A certain level of optimism goes hand-in-hand with starting a new business. Such an endeavor requires significant dedication and planning, and a willingness to take a financial risk.
Small Business Trends brings us a story of optimistic entrepreneurs. A recent survey by the Ewing Marion Kauffman Foundation was conducted in January among 1,375 LegalZoom customers that had started businesses in the past six months.
Among the findings:
- A whopping 91 percent of entrepreneurs are confident that their businesses will be more profitable this year. That’s up 5 percent from the third quarter of 2013.
- Of 18-30 year-olds, 94 percent are confident or very confident in greater profitability. That’s down from its recent high in the third quarter of 2012 (98 percent) but up significantly from its low point at the start of that year (86 percent). For 31-40 year-olds, that confidence mark is at 95 percent, which is a new high for that demographic.
- Despite those cheery numbers, there is more tempered enthusiasm for the state of the economy. Those who believe it will improve (or significantly improve) stand at 47 percent, while 32 percent think it will stay the same, and 18 percent think it will deteriorate. Still, that means 79 percent think it won’t get worse, and that’s up 9 percent from the third quarter of 2013.
- The majority (55 percent) believe consumer demand will increase this year, which is up 13 percent from the third quarter of 2013.

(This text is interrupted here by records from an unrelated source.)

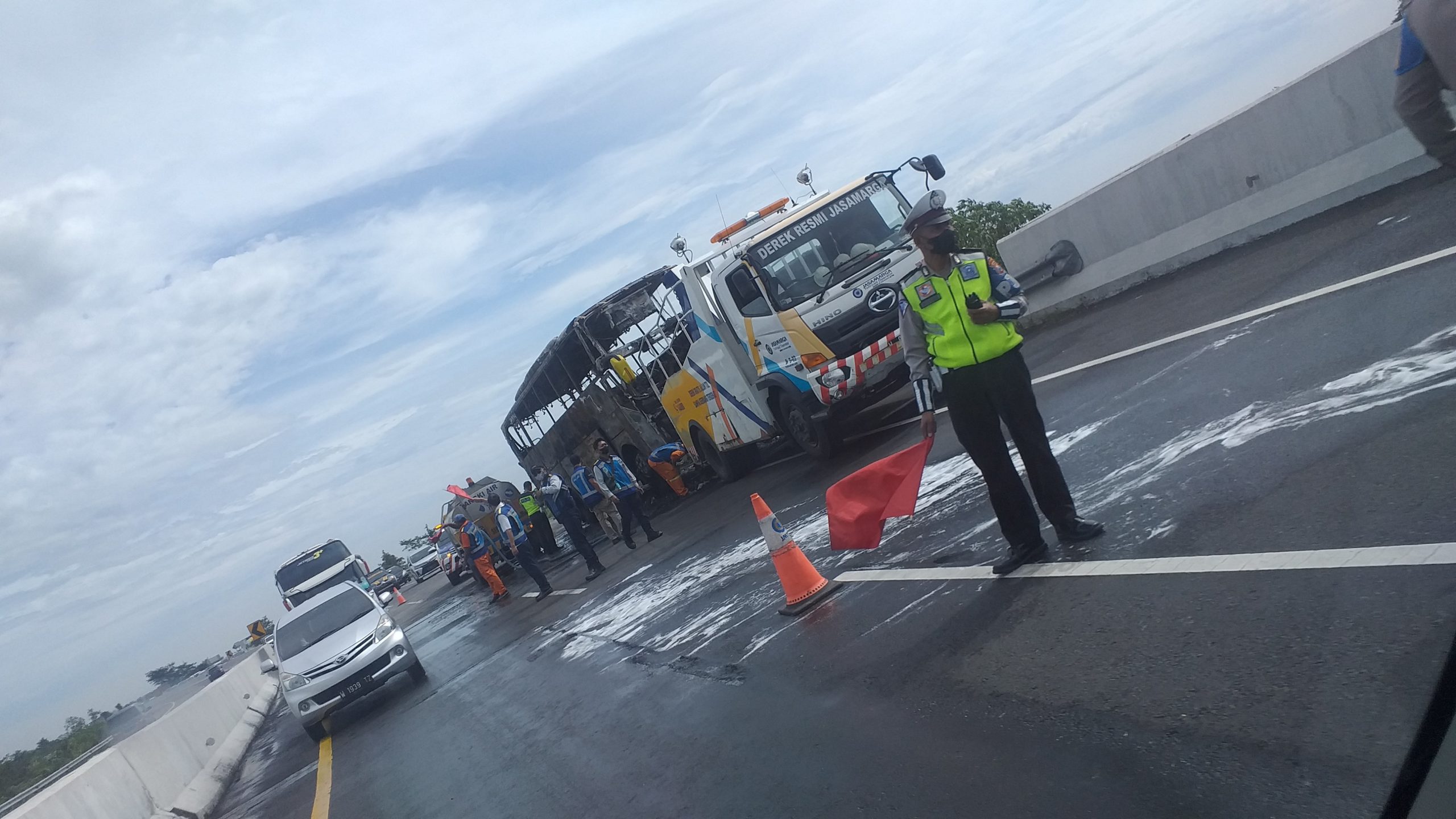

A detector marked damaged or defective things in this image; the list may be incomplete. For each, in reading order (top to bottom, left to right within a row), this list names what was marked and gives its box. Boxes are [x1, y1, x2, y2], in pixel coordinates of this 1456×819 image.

burned bus roof [506, 265, 675, 423]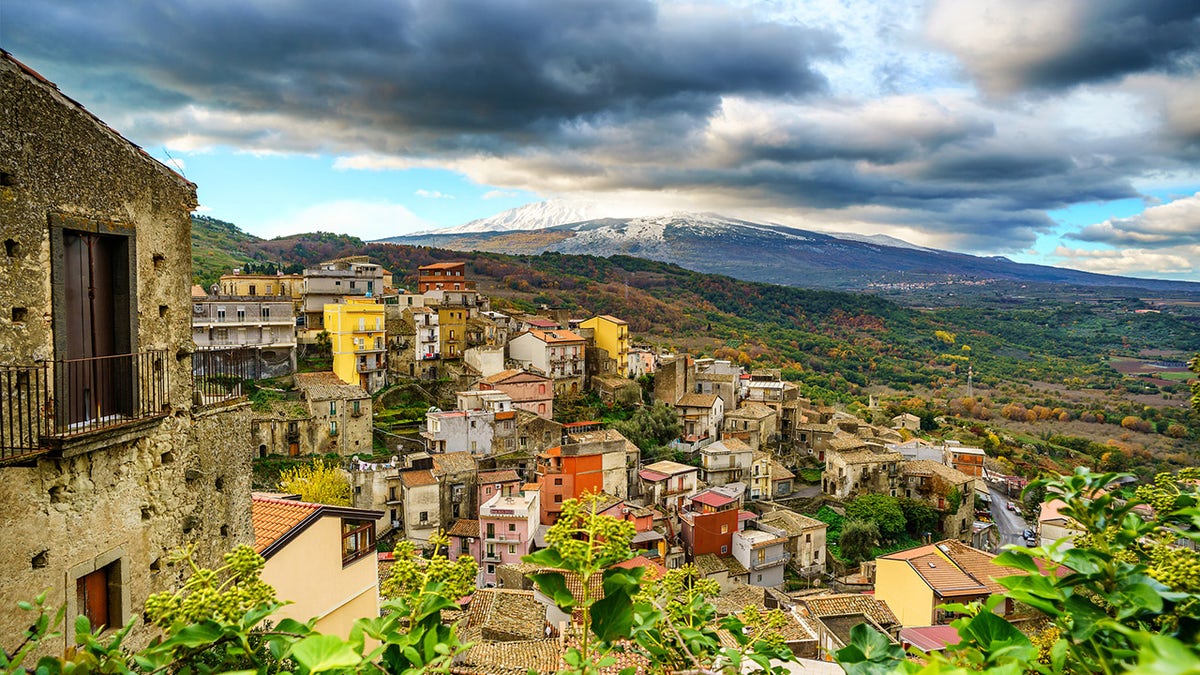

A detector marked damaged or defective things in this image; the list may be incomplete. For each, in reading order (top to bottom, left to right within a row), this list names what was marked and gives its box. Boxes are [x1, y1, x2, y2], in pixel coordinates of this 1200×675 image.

rusty balcony [0, 348, 171, 464]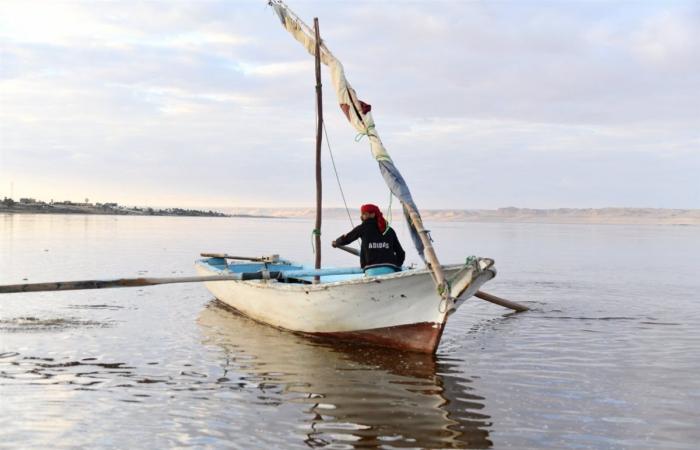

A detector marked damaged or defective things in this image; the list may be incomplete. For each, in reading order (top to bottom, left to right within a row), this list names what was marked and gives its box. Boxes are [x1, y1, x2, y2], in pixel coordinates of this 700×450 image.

rust stain on hull [310, 324, 446, 356]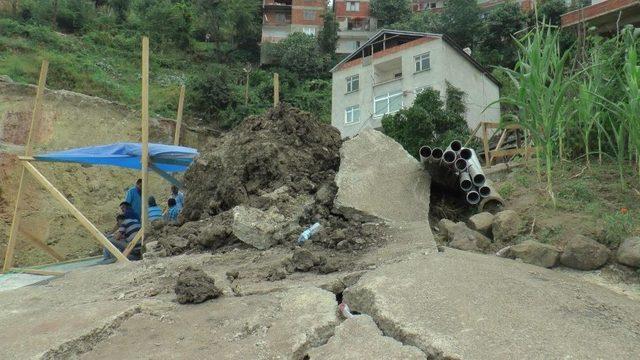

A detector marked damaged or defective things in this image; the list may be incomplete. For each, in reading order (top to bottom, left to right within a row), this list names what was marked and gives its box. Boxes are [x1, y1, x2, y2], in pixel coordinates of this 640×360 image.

cracked concrete slab [336, 129, 430, 222]
broken concrete chunk [336, 129, 430, 224]
broken concrete chunk [464, 212, 496, 238]
broken concrete chunk [504, 240, 560, 268]
broken concrete chunk [560, 233, 608, 270]
broken concrete chunk [616, 236, 640, 268]
crack in concrete [39, 306, 142, 358]
broken concrete chunk [175, 268, 222, 304]
cracked concrete slab [79, 286, 340, 360]
cracked concrete slab [308, 314, 428, 358]
broken concrete chunk [308, 314, 428, 358]
cracked concrete slab [344, 249, 640, 358]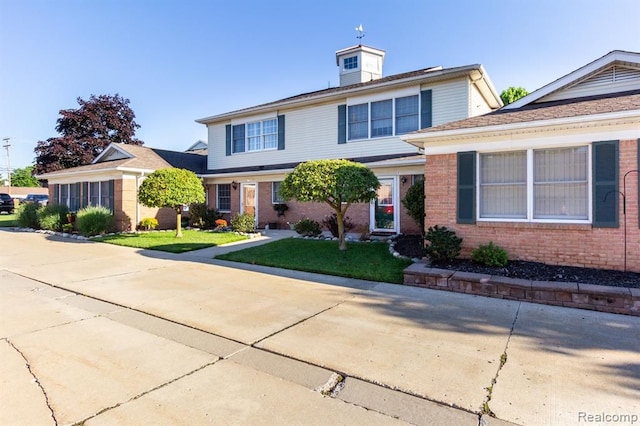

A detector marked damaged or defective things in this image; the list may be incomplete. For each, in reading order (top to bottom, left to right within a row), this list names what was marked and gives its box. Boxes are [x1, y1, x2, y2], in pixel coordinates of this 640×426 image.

crack in concrete [5, 338, 57, 424]
crack in concrete [76, 358, 221, 424]
crack in concrete [480, 302, 520, 422]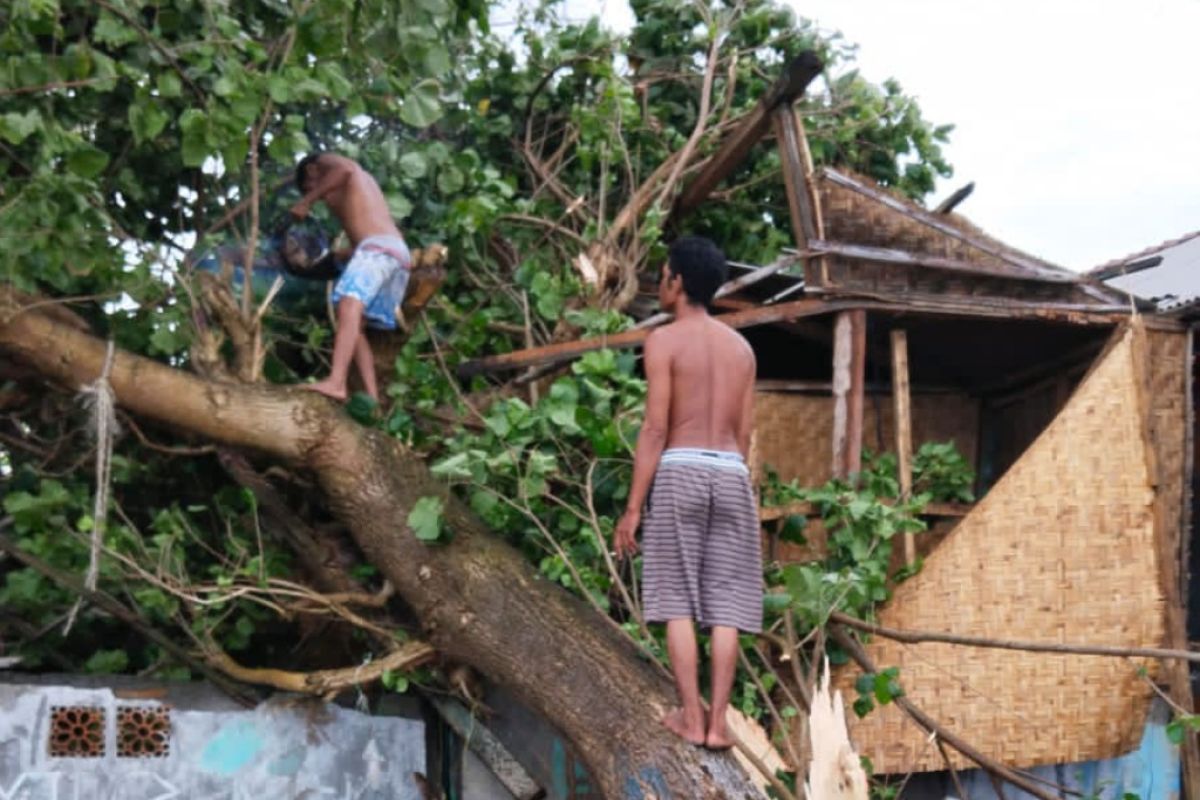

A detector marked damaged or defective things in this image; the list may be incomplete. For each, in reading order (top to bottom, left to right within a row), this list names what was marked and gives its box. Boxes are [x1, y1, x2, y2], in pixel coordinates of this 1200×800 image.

broken roof structure [458, 50, 1192, 792]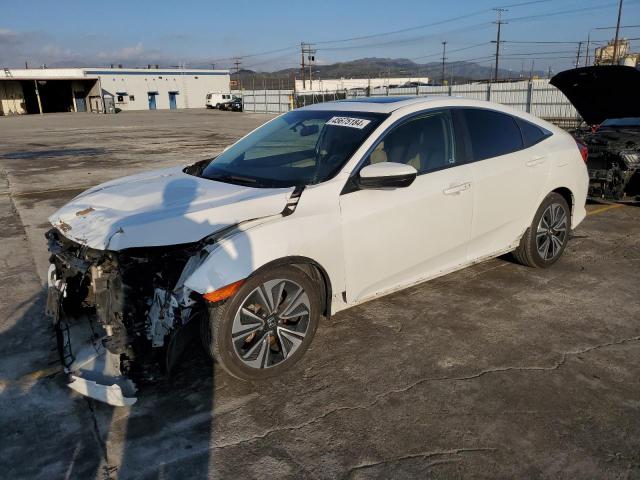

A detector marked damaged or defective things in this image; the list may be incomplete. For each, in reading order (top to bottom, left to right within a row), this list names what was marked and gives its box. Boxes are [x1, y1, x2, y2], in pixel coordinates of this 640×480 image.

crumpled hood [552, 65, 640, 125]
detached front bumper [47, 264, 138, 406]
front end damage [45, 229, 205, 404]
crumpled hood [50, 166, 296, 251]
damaged white car [46, 97, 592, 404]
cracked pavement [1, 110, 640, 478]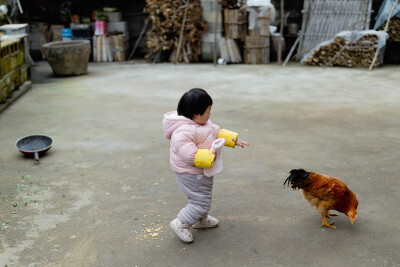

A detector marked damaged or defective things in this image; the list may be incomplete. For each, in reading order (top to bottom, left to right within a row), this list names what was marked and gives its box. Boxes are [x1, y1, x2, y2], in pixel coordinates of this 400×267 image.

cracked concrete ground [0, 61, 400, 266]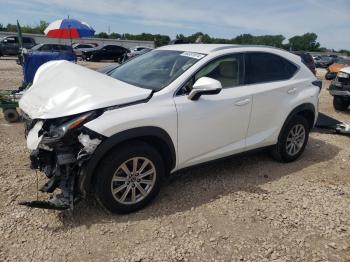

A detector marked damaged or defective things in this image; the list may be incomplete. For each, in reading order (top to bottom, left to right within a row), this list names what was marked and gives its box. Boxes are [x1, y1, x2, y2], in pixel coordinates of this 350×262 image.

crumpled hood [19, 60, 150, 118]
broken headlight [41, 110, 98, 143]
damaged front end [19, 110, 104, 211]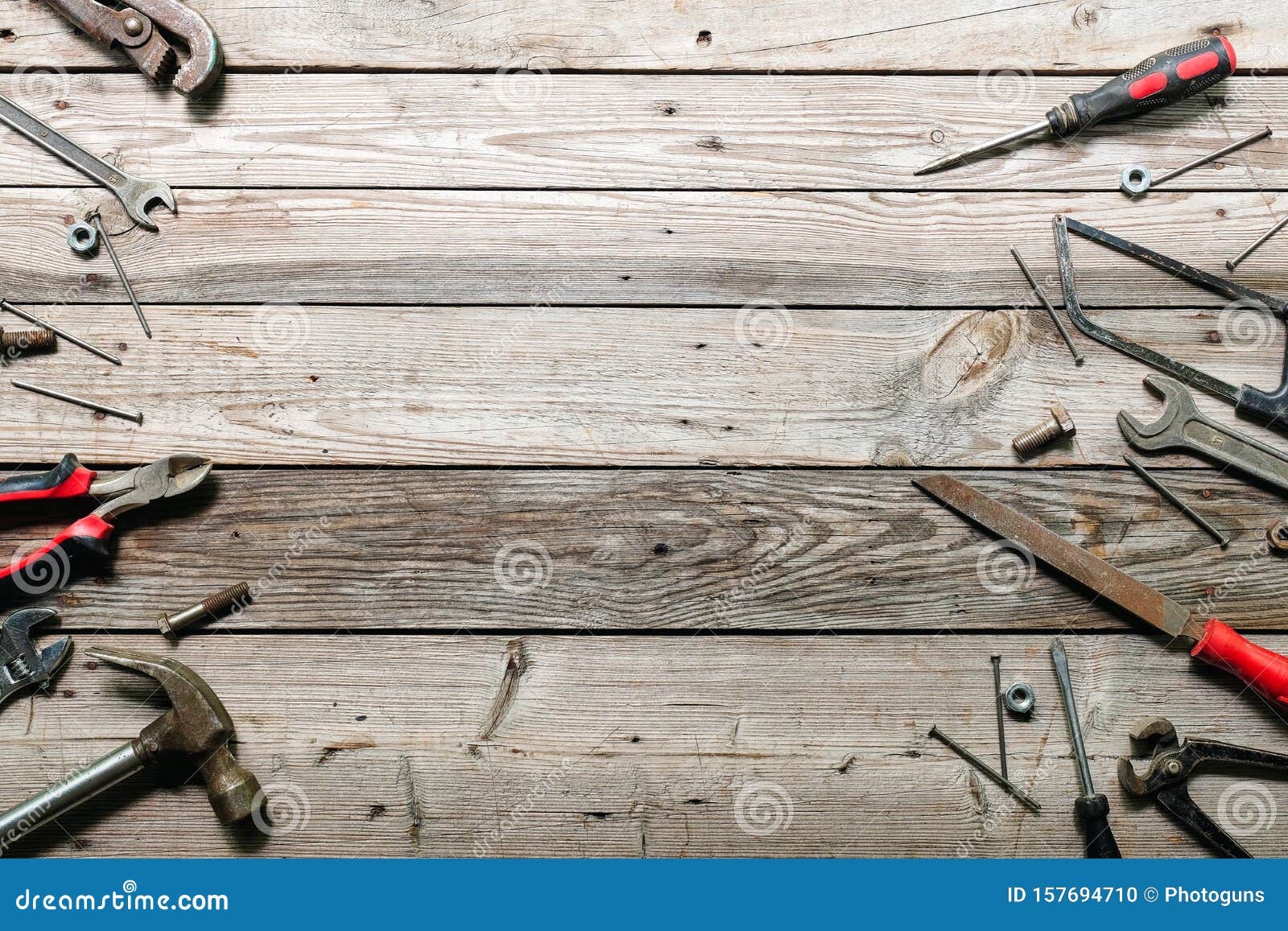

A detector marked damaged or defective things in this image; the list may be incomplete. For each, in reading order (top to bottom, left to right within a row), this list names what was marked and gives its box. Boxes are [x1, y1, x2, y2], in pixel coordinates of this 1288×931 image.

rusty pipe wrench [40, 0, 224, 98]
rusty pipe wrench [0, 93, 174, 229]
rusty pipe wrench [1123, 376, 1288, 499]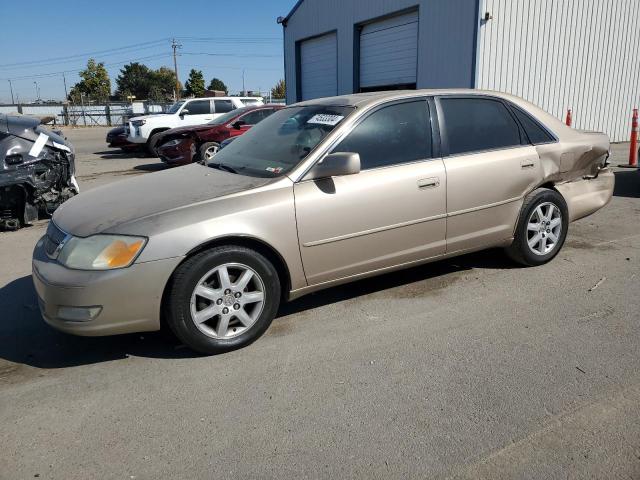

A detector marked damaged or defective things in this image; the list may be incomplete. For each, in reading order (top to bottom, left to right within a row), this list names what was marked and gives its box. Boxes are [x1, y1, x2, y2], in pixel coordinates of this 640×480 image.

damaged white suv [127, 98, 262, 155]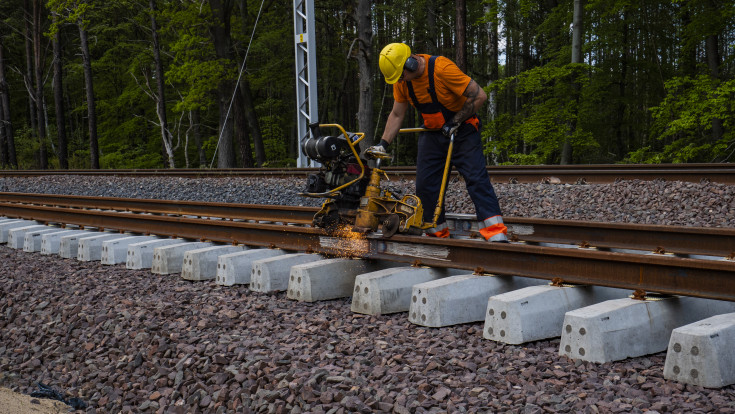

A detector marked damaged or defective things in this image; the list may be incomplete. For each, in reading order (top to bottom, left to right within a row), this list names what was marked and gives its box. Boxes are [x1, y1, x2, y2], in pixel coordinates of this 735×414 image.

rusty rail [1, 163, 735, 184]
rusty rail [0, 202, 732, 302]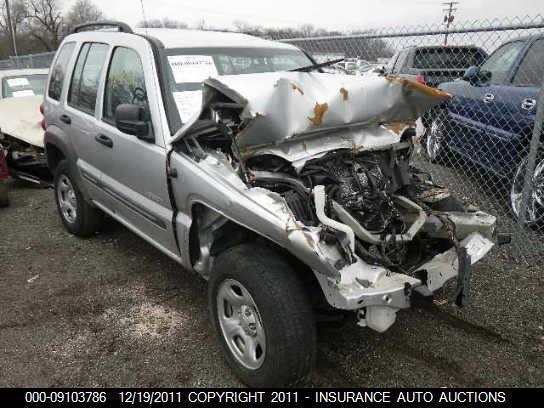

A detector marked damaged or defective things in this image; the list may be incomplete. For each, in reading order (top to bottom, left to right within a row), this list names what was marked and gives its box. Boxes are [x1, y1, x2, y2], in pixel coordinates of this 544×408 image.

crumpled hood [0, 95, 43, 147]
crumpled hood [173, 71, 450, 154]
rust damage [308, 102, 330, 126]
severely damaged suv [44, 22, 504, 386]
crushed front end [174, 72, 502, 334]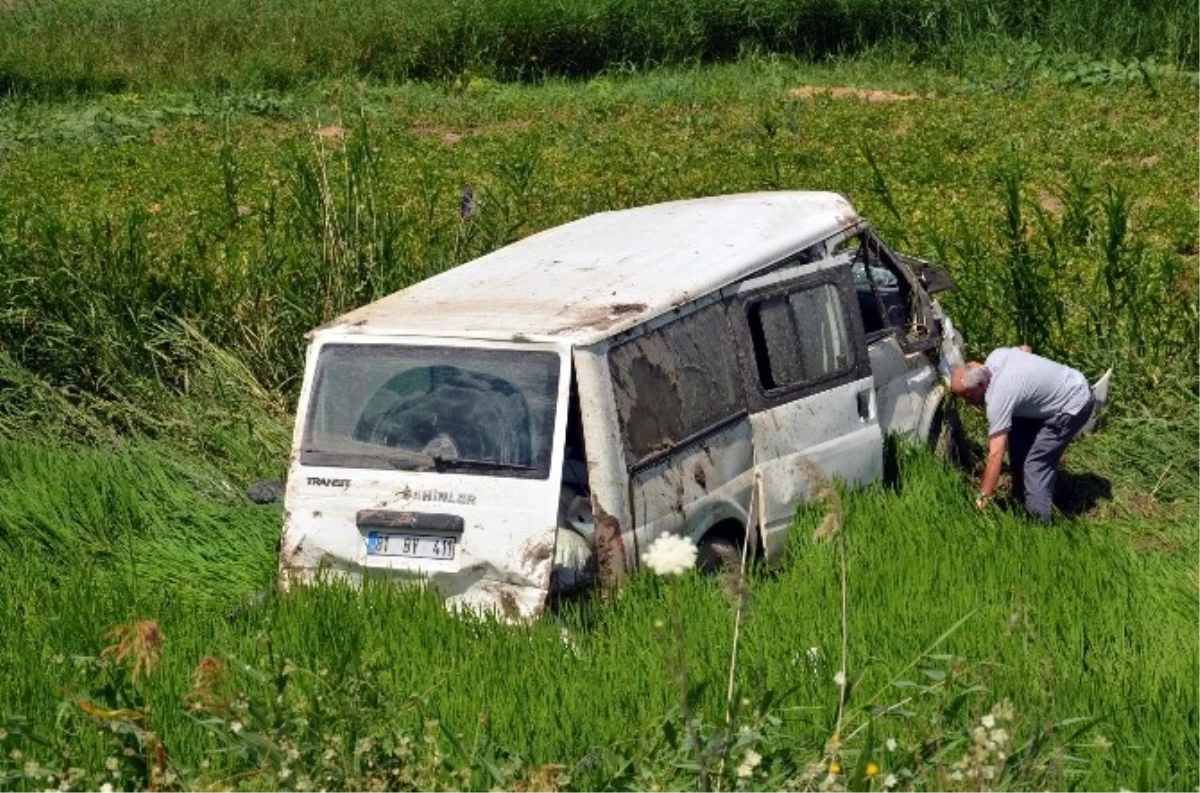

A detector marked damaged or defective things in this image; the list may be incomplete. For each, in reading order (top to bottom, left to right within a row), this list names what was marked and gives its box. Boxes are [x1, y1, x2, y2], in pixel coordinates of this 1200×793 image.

- Hiring hopes are also on the rise, with 43 percent planning to bring on additional employees this year. That’s up 7 percent.
And it’s not the only study to reflect good vibes among small businesses. The Wells Fargo/Gallup Small Business Index, released in February, showed the highest score (+45) since the third quarter of 2008. That number is based on business owners’ expectations in terms of revenue, cash flow, spending, hiring and credit availability. Granted, the number is still below the lofty 100-plus ratings before the recession, but it’s on the rise.
Let’s look at a high-performing optimist. The New York Times recently featured a Q&A with Shafqat Islam, the CEO of content marketing platform NewsCred (which announced a partnership with Sharethrough). He’s been an entrepreneur since his high school days, when he ran a website about pop band Hootie and the Blowfish. You could say he goes a step beyond being just optimistic.
“I always talk about this notion of irrational optimism,” he said. “Certainly as an entrepreneur, but almost in any form of work, I feel like you need to be irrationally optimistic about barriers you can break through, or things you can get accomplished, or projects that you can deliver in a certain amount of time.”
As with any strong way of thinking, especially one that involves the word “irrationally,” there are going to be drawbacks. Islam acknowledges that hiccups can be expected, and that it becomes a balancing act.
“Because that’s my management philosophy, it often leads to taking on way too much — being way too aggressive, too ambitious,” he said. “Sometimes things are impossible. So it’s about learning the right balance between rallying the team and trying to accomplish the impossible versus being realistic and saying, ‘Hey, let’s really, really focus.’ In all honesty, it’s still hard for me.”